* _Exercise directions_
State the number of lines in the data below that contain the string "point". Give only the number.

───── Data supplied

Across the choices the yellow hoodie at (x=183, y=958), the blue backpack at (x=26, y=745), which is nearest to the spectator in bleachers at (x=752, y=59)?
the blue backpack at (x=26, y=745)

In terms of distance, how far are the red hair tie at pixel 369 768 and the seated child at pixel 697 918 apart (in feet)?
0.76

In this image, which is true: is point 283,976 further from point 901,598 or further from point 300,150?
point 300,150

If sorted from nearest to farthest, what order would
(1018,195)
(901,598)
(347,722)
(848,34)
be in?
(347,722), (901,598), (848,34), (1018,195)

──────────
───── Data supplied

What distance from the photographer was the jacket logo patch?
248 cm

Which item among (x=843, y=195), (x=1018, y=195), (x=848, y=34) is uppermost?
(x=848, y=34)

──────────

* _Expected answer_
2